** START OF Items **

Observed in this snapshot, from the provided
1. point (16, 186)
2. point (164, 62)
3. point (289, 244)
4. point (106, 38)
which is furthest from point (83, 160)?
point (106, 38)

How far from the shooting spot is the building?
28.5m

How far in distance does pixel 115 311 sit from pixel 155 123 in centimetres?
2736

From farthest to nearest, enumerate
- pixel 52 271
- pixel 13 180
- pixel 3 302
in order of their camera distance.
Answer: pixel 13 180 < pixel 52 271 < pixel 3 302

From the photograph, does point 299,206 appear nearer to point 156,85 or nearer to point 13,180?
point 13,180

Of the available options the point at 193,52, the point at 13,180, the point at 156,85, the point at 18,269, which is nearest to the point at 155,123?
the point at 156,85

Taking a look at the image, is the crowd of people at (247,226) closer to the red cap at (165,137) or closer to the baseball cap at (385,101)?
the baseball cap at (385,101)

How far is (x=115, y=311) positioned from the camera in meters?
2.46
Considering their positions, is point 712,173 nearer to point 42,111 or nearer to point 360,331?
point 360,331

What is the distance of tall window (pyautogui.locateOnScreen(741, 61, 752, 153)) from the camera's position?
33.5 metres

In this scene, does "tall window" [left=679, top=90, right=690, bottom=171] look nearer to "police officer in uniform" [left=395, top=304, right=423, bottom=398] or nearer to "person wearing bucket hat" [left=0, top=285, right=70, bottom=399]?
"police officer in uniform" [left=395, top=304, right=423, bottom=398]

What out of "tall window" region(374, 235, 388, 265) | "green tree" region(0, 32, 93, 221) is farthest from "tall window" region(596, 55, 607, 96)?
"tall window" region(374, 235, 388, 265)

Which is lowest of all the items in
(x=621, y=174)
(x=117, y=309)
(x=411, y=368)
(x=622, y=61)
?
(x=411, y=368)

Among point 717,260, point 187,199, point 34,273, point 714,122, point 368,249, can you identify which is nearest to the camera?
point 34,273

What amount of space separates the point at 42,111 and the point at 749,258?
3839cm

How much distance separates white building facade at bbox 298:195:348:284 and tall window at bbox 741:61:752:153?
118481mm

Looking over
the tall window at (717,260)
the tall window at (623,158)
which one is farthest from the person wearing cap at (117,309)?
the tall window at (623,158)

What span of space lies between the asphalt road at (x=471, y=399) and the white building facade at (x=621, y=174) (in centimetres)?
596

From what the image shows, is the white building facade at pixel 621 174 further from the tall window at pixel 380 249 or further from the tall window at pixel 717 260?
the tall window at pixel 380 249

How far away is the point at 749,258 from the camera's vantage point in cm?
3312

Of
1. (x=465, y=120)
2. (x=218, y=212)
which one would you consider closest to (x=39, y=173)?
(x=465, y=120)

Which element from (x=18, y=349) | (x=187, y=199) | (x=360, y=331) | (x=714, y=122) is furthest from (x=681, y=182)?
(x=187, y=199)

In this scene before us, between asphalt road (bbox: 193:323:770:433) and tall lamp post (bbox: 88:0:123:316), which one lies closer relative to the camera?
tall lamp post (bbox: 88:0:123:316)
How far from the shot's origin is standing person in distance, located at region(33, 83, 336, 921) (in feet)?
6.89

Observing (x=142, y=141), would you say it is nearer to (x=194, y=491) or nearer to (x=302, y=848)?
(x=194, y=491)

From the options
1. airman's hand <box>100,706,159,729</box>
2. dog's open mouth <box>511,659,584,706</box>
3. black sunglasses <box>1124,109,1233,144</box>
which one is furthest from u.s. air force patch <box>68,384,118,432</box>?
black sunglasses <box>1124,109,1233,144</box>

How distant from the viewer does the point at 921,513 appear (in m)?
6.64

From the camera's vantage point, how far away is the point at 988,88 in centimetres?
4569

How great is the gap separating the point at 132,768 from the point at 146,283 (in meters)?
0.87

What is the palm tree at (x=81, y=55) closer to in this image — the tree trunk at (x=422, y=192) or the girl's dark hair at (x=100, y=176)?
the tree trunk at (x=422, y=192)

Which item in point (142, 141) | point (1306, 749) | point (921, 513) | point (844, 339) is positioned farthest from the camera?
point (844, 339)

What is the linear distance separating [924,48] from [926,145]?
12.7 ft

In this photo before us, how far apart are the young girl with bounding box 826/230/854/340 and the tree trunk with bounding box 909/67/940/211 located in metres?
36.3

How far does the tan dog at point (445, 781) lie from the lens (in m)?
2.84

** END OF Items **

Can you give all the records above again with every "camera" swapped for "viewer" and nothing else changed?

▸ **Solution to this exercise**
Observed in this snapshot, from the provided
1. point (16, 186)
2. point (164, 62)
3. point (289, 244)
4. point (106, 38)
which is furthest from point (83, 160)?
point (106, 38)

How far from the shooting spot is the building?
28.5m

How far in distance does pixel 115 311 sit from pixel 155 123 in centimetres?
2736

From farthest to nearest, enumerate
- pixel 52 271
- pixel 13 180
- pixel 3 302
in order of their viewer distance.
Answer: pixel 13 180 < pixel 52 271 < pixel 3 302

From the photograph, does point 299,206 appear nearer to point 156,85 or nearer to point 13,180?
point 13,180

Of the available options the point at 193,52, the point at 13,180, the point at 156,85, the point at 18,269, which is nearest to the point at 155,123?
the point at 156,85

Taking a look at the image, is the crowd of people at (247,226) closer to the red cap at (165,137) or closer to the baseball cap at (385,101)?
the baseball cap at (385,101)

How far is (x=115, y=311) positioned from the viewer in meters?
2.46
Considering their positions, is point 712,173 nearer to point 42,111 or nearer to point 360,331?
point 360,331

What is the distance of tall window (pyautogui.locateOnScreen(741, 61, 752, 153)) from the viewer's position?
33.5 metres

In this scene, does "tall window" [left=679, top=90, right=690, bottom=171] look nearer to "police officer in uniform" [left=395, top=304, right=423, bottom=398] or nearer to "person wearing bucket hat" [left=0, top=285, right=70, bottom=399]?
"police officer in uniform" [left=395, top=304, right=423, bottom=398]

What out of "tall window" region(374, 235, 388, 265) | "green tree" region(0, 32, 93, 221) is farthest from "tall window" region(596, 55, 607, 96)?
"tall window" region(374, 235, 388, 265)

Which is lowest of all the items in
(x=621, y=174)
(x=117, y=309)
(x=411, y=368)
(x=622, y=61)
?
(x=411, y=368)

Among point 717,260, point 187,199, point 34,273, point 714,122, point 368,249, can you identify which is nearest to the viewer?
point 34,273

What amount of space separates the point at 42,111 and the point at 749,258?
3839cm

How much distance separates white building facade at bbox 298:195:348:284 and tall window at bbox 741:61:752:153?
118481mm

Looking over
the tall window at (717,260)
the tall window at (623,158)
which one is farthest from the person wearing cap at (117,309)?
the tall window at (623,158)

What span of space lies between the asphalt road at (x=471, y=399) and the white building facade at (x=621, y=174) (in centimetres)?
596

From what the image shows, is the white building facade at pixel 621 174 further from the tall window at pixel 380 249 or further from the tall window at pixel 717 260?
the tall window at pixel 380 249

How far away is the point at 749,258 from the viewer's vantage point in cm?
3312

Of
1. (x=465, y=120)
2. (x=218, y=212)
which one would you consider closest to (x=39, y=173)?
(x=465, y=120)

Which element from (x=18, y=349) | (x=187, y=199) | (x=360, y=331) | (x=714, y=122) is furthest from (x=681, y=182)?
(x=187, y=199)

In this scene before us, between asphalt road (bbox: 193:323:770:433) and tall lamp post (bbox: 88:0:123:316), which one lies closer relative to the viewer?
tall lamp post (bbox: 88:0:123:316)
How far from the shot's origin is standing person in distance, located at region(33, 83, 336, 921) (in feet)?
6.89

Observing (x=142, y=141), would you say it is nearer to (x=194, y=491) or nearer to (x=302, y=848)?
(x=194, y=491)

From the options
1. airman's hand <box>100,706,159,729</box>
2. dog's open mouth <box>511,659,584,706</box>
3. black sunglasses <box>1124,109,1233,144</box>
which one is furthest from u.s. air force patch <box>68,384,118,432</box>?
black sunglasses <box>1124,109,1233,144</box>

How distant from the viewer does the point at 921,513 appear (in m)?
6.64

From the viewer's vantage point, how far away is the point at 988,88 in centimetres?
4569

How great is the gap separating the point at 132,768 from the point at 146,283 (in meters)?
0.87

What is the palm tree at (x=81, y=55) closer to in this image — the tree trunk at (x=422, y=192) or the girl's dark hair at (x=100, y=176)?
the tree trunk at (x=422, y=192)

Which item in point (142, 141) | point (1306, 749) | point (921, 513) | point (844, 339) is positioned farthest from the viewer?
point (844, 339)

What is the linear distance separating [924,48] from [926,145]?
12.7 ft

In this photo before us, how far apart are the young girl with bounding box 826/230/854/340 and the tree trunk with bounding box 909/67/940/211 located in metres?
36.3

How far does the tan dog at point (445, 781) lie from the lens (in m)?
2.84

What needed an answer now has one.